At Woods Hole, though, surrounded by interesting strangers pursuing so many different ideas, the truth had begun to seem more complex again, which made him read Kammerer’s claims with real curiosity. Axel had taught him to question everything — didn’t that include the beliefs that were quickly becoming conventions in their field? At night, roasting oysters on the beach, he and his classmates talked about Kammerer and speculated on the reasons why some biologists attacked him so furiously. Even those opposed to his conclusions were disturbed by that. They were all flirting with socialism then, some more than flirting; they sympathized when Kammerer complained that no one gave him a fair hearing. With the Great War just over, no one wanted to hear that inheritance wasn’t everything, or that race and class characteristics passed on through generations might be altered.

Tiny, darkly tanned Ellen Eliasberg, a fellow student in Sam’s invertebrate course, was moved by Kammerer’s passionate statements about the necessity of man passing on what he acquired in the course of his lifetime to his children and his children’s children. Sam was caught up by her arguments — and, at the same time, fascinated by the bad temper Duncan’s advisor showed whenever anyone mentioned Kammerer’s work.

“The leopard can change his spots?” he’d say mockingly. “Fathers can pass what they’ve learned to their sons? Why not just reject every bit of science done in the last century? Why not go right back to Lamarck and his folklore? Cave fishes and deep-sea dwellers lose their eyes because they don’t need them in the dark; moles have poorly developed eyes because they’re in burrows most of the time; if an organ isn’t used, it conveniently disappears, and if it’s used often — why not point to the giraffe stretching his neck to reach for higher leaves? — it gets bigger. How long has that been believed? And yet Payne bred fruit flies in the dark for sixty-nine generations, without the slightest change in their eyes or behavior. In my own lab, we’ve seen well over one hundred new types arise spontaneously, with no environmental influence, each breeding true from the start. Overnight — literally, overnight! — eyeless flies have appeared from normal parents, by an obvious change in a single hereditary factor.”

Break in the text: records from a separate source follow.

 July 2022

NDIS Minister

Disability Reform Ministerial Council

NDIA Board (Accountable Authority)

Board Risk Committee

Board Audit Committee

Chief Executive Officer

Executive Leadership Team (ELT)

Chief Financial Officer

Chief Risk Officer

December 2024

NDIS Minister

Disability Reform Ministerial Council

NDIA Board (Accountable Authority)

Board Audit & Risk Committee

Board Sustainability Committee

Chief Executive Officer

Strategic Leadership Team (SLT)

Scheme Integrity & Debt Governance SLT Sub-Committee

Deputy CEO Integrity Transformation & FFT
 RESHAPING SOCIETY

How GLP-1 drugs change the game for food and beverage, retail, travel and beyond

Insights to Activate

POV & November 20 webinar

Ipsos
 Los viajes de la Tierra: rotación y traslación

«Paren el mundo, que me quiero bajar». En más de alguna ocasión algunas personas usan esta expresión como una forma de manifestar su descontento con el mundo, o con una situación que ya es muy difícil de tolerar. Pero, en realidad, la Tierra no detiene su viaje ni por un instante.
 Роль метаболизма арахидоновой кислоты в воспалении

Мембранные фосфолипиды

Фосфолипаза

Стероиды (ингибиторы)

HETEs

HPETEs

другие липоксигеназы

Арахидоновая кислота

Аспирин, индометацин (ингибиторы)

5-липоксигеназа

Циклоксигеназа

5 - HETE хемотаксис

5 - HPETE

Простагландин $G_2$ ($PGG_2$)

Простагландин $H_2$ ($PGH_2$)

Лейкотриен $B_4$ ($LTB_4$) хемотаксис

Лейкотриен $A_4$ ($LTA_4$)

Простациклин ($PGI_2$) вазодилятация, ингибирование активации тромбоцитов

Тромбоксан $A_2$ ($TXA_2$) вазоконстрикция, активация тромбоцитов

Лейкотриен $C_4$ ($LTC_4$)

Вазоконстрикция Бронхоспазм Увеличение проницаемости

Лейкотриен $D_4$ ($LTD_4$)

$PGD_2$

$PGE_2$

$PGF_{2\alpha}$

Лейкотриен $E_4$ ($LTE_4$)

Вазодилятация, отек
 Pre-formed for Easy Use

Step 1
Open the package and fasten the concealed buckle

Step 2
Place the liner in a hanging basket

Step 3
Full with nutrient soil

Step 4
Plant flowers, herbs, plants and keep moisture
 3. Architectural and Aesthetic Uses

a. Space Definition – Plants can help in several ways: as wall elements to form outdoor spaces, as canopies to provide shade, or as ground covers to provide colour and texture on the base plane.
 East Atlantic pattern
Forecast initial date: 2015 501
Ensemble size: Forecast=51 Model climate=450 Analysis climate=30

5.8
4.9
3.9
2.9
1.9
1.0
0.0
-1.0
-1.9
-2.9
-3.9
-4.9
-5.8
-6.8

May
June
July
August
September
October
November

Then he’d say that the popular press was being fooled, once again, and foolishly misleading the public (here Sam thought of his mother; had she sorted this out?); he’d say Kammerer was a charlatan and a publicity seeker and perhaps even a fraud. He ranted so wildly that even Duncan looked uneasy, and Sam saw, for the first time, what might happen when the passion required to defend a new set of ideas went too far.

But he wanted to work, simply to work, and he tried to stay focused on that. The old wooden house where he bunked that summer was less than a block from the lab, surrounded by sand and scrubby pines, but during his first weeks he went there only to sleep. Every minute he could steal from his course and his jobs he spent designing an experiment that might prove or disprove what Kammerer contended. Instead of Kammerer’s slow-growing salamanders and midwife toads, Sam decided to use his swiftly reproducing flies. And he’d work with their eyes, not only because variations in eye color had been the first and best-documented of the mutations observed in fruit flies but also because eyes and their development had always been central to these discussions.